4. Performance Characteristics and Evaluation

Empirical studies reveal sharp distinctions in throughput, latency, write amplification, and scalability among recent centralized KV store designs:

Store / Design	Point Lookup Throughput	Range Scan Performance	Update/Insert Rate
DPA-Store (Schimmelpfennig et al., 9 Jan 2026)	33 MOPS (GET, median ≤3.2 μs)	13 MOPS for 10-key ranges	12 MOPS (UPDATE), 1.7 MOPS (INSERT, bottlenecked by host-DPA write path)
LearnedKV (Wang et al., 2024)	Up to 4.32× faster reads vs. LSM	1.3×–5× faster, one-shot LI prediction	1.43× write speedup, LSM reduced by α (fraction in LI)
HashKV (Li et al., 2018)	Matches/exceeds LSM on large KVs	Matches LSM on ≥4 KiB, up to 70% slower for small KVs	4.6× throughput over vLog, 1.3–1.4× over RocksDB/LDB

Performance evaluation consistently uses metrics such as median and tail latency, MOPS (million operations per second), WA (write amplification), and DRAM footprint. DPA-Store is constrained primarily by DPA memory and PCIe DMA latency; with architectural refinements (e.g., lower DPA memory latency, block-DMA), GET rates could surpass 60 MOPS. LearnedKV’s main bottlenecks are conversion/compaction throughput and the efficiency of bulk data movement across the Bloom-filtered LSM and learned index tiers. HashKV’s gains are maximized for workloads with high update skew, significant value size, and tail-heavy “hot” value access distributions.

5. Design Trade-Offs, System Integration, and Best Practices

Key design tension points in centralized KV stores include index complexity, update path efficiency, storage cost, and scalability:

Separation of Concerns: Partitioning logic—placing only read-heavy and latency-sensitive structures on fast-path (e.g., DPA-resident learned indexes) and relegating complex or infrequent mutative operations to background or host-processing—yields both performance and simplicity (Schimmelpfennig et al., 9 Jan 2026).

**WORK ORDER 1**
Can you copy the KV store text starting with "LearnedKV (Wang et" and going on through "(fraction in LI)", renaming "LearnedKV" to "Learned-KV"?
**WORK ORDER 2**
Does the KV store text support each of these statements? Answer yes or no for each, and quote the words that decide it.
(a) DPA-Store reaches 33 MOPS for GET operations.
(b) HashKV can be up to 70% slower than LSM on range scans for small KVs.
(c) LearnedKV is held back mainly by PCIe DMA latency.
**WORK ORDER 3**
What INSERT rate does the KV store text give for DPA-Store?

**DATA**
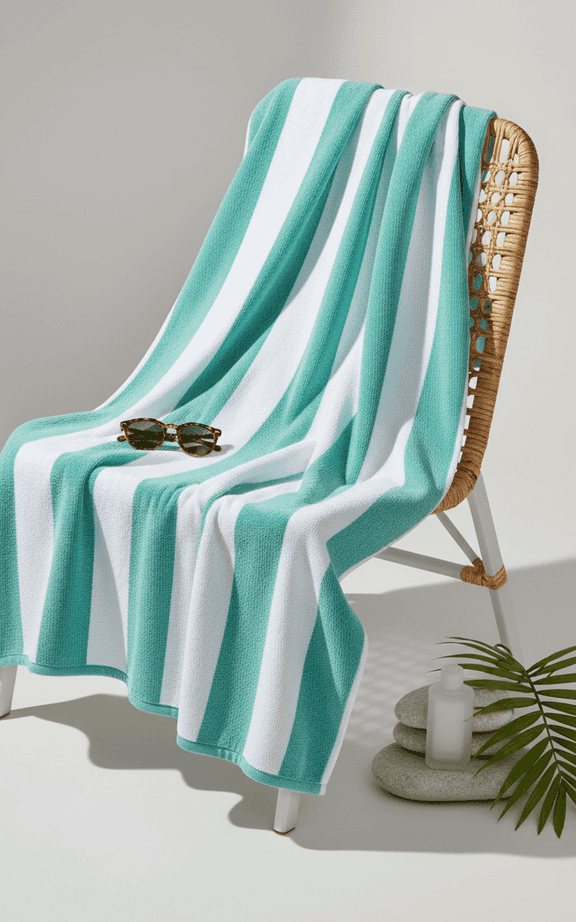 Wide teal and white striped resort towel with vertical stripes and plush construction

==

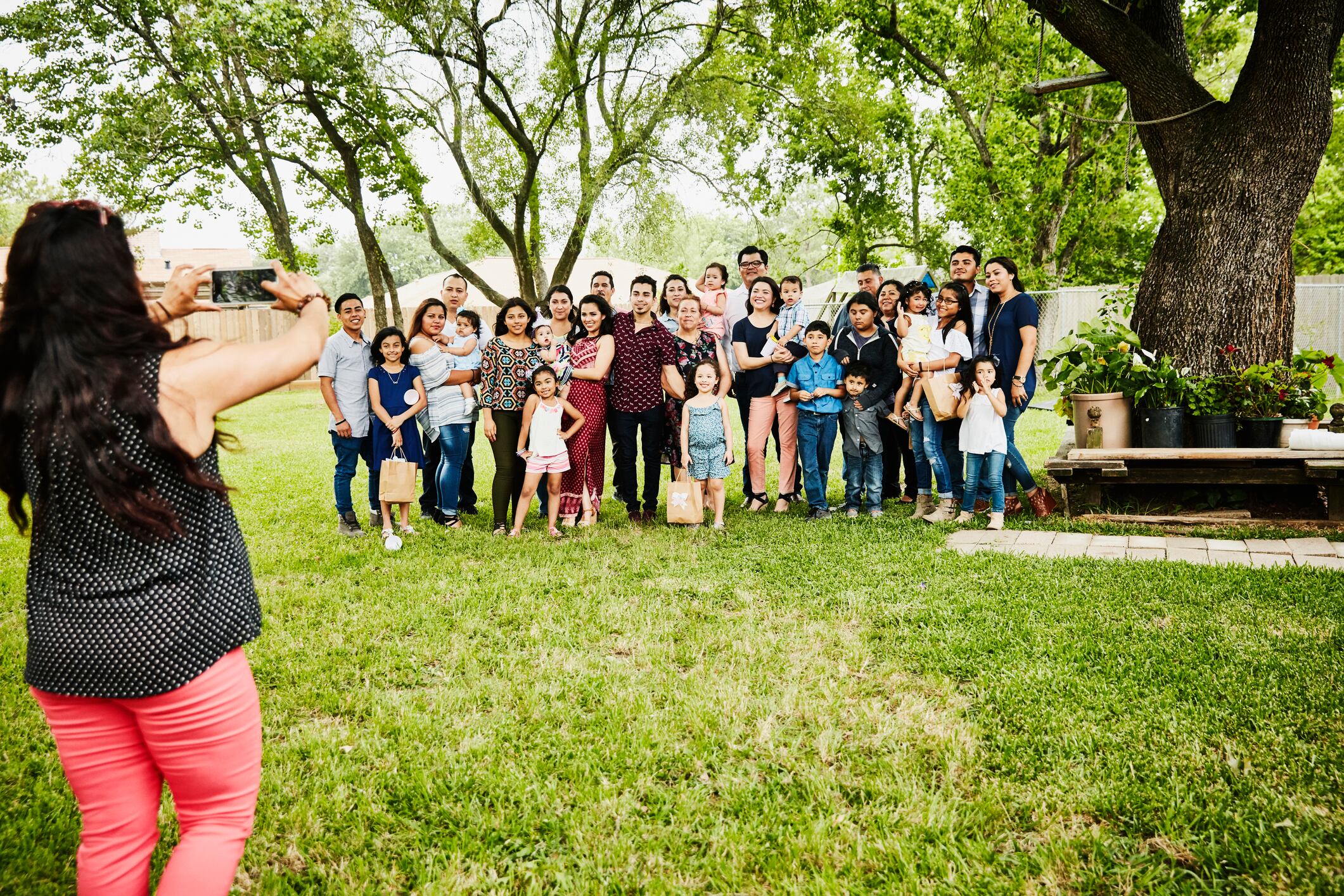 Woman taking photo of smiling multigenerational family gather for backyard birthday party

* * *

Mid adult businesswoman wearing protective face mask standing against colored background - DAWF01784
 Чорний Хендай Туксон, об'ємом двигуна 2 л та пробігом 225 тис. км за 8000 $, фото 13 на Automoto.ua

**WRITTEN SOLUTION 1**
Learned-KV (Wang et al., 2024)	Up to 4.32× faster reads vs. LSM	1.3×–5× faster, one-shot LI prediction	1.43× write speedup, LSM reduced by α (fraction in LI)

**WRITTEN SOLUTION 2**
(a) Yes: "33 MOPS (GET, median ≤3.2 μs)"
(b) Yes: "up to 70% slower for small KVs"
(c) No: "LearnedKV’s main bottlenecks are conversion/compaction throughput and the efficiency of bulk data movement across the Bloom-filtered LSM and learned index tiers."

**WRITTEN SOLUTION 3**
1.7 MOPS, bottlenecked by the host-DPA write path.